[Records from a data source]
----

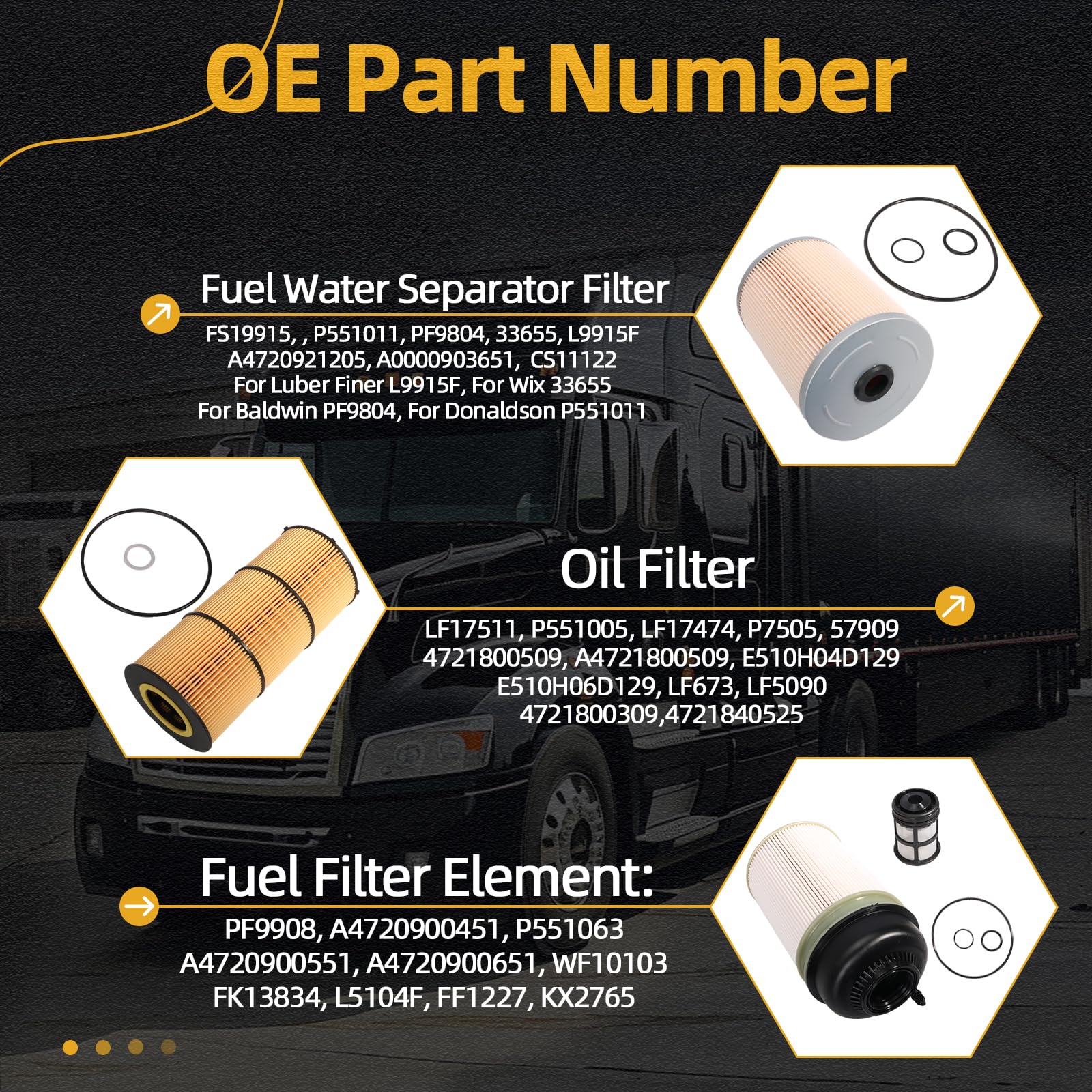 OE Part Number

Fuel Water Separator Filter
FS19915, , P551011, PF9804, 33655, L9915F
A4720921205, A0000903651, CS11122
For Luber Finer L9915F, For Wix 33655
For Baldwin PF9804, For Donaldson P551011

Oil Filter
LF17511, P551005, LF17474, P7505, 57909
4721800509, A4721800509, E510H04D129
E510H06D129, LF673, LF5090
4721800309,4721840525

Fuel Filter Element:
PF9908, A4720900451, P551063
A4720900551, A4720900651, WF10103
FK13834, L5104F, FF1227, KX2765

----

• _ACTION ITEM_
The expected response is every entry above, repeated exactly, pictures removed.

• _OUTPUT FOR THIS EXERCISE_
 OE Part Number

Fuel Water Separator Filter
FS19915, , P551011, PF9804, 33655, L9915F
A4720921205, A0000903651, CS11122
For Luber Finer L9915F, For Wix 33655
For Baldwin PF9804, For Donaldson P551011

Oil Filter
LF17511, P551005, LF17474, P7505, 57909
4721800509, A4721800509, E510H04D129
E510H06D129, LF673, LF5090
4721800309,4721840525

Fuel Filter Element:
PF9908, A4720900451, P551063
A4720900551, A4720900651, WF10103
FK13834, L5104F, FF1227, KX2765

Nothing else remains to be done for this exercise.